# 125 Gallon aquarium second floor house



## S. Nattereri (May 4, 2004)

I want to move my 125 gallon glass aquarium (72x18x22) w/ matching oak canopy/stand upstairs, second floor. The house is about 7 yrs old. and remember the aquarium will be sticking out about 5" from the wall for the hang on AC500's and EMP400's. 
Not sure now, since it will be off the wall 5 inches? 
Anyway, I just got my wifes approval to get a 180 glass w/matching oak stand and canopy for downstairs. But I just want to make sure that it will not collapse or any danger risk of putting the 125 upstairs.
Need this advice badly..................Thx in advance. will post pic once decorations all done.


----------



## CraigStables (Oct 5, 2003)

I have a 150 Gal upstairs with a 50 Gal sump and have no problems what so ever....there are people on here who have more gallons than this aswell!

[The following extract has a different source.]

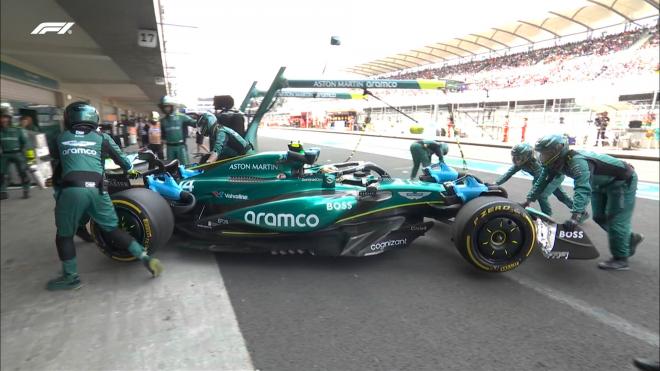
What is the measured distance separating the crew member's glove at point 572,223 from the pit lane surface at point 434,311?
17.9 inches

Plus mine is a good 5 " from the wall aswell!


----------



## Winkyee (Feb 17, 2003)

Go for it, Everything should be just fine..


----------



## NTcaribe (Apr 8, 2004)

I just wanted to ask what kind of beams do you have?,metal,wood?
some houses have one big steel beam going across the floor other than that
do it!


----------



## lemmywinks (Jan 25, 2004)

should be ok


----------



## Kory (Jun 5, 2003)

I got a 220 on a second floor apartment and everything is just fine.


----------



## AzNxGuY2o9 (Jul 26, 2003)

Kory said:


> I got a 220 on a second floor apartment and everything is just fine.


 wow,

how long has it been up.

i was weary about getting any tank above 100gallon in my 2nd story apartment


----------



## Tommy the Cat (Mar 14, 2004)

Id assume it would depend on how ur house was built. if its anything like the japanese zero from wwII, that was (said to be) taken down by a colt .45 from the ground i wouldnt suggest it. otherwise it shouldnt be a problem


----------



## Kory (Jun 5, 2003)

AzNxGuY2o9 said:


> Kory said:
> 
> 
> > I got a 220 on a second floor apartment and everything is just fine.
> ...


 6 months


----------